Switch every "furthest" in the rows below to "farthest" and write the rows out again, with nothing else changed.

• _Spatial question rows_
# # # #

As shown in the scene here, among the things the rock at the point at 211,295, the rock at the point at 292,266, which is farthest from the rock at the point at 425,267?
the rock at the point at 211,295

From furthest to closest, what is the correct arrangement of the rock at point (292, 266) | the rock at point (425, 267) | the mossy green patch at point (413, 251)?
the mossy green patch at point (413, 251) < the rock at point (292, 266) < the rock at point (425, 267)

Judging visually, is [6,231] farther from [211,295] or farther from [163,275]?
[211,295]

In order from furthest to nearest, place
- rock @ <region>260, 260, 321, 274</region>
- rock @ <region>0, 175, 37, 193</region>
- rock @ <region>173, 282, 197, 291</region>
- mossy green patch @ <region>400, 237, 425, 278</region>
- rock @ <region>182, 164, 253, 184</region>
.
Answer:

# # # #

• _SOLVED EXERCISE_
As shown in the scene here, among the things the rock at the point at 211,295, the rock at the point at 292,266, which is farthest from the rock at the point at 425,267?
the rock at the point at 211,295

From farthest to closest, what is the correct arrangement of the rock at point (292, 266) | the rock at point (425, 267) | the mossy green patch at point (413, 251)?
the mossy green patch at point (413, 251) < the rock at point (292, 266) < the rock at point (425, 267)

Judging visually, is [6,231] farther from [211,295] or farther from [163,275]?
[211,295]

In order from farthest to nearest, place
- rock @ <region>260, 260, 321, 274</region>
- rock @ <region>0, 175, 37, 193</region>
- rock @ <region>173, 282, 197, 291</region>
- mossy green patch @ <region>400, 237, 425, 278</region>
- rock @ <region>182, 164, 253, 184</region>
.
Answer:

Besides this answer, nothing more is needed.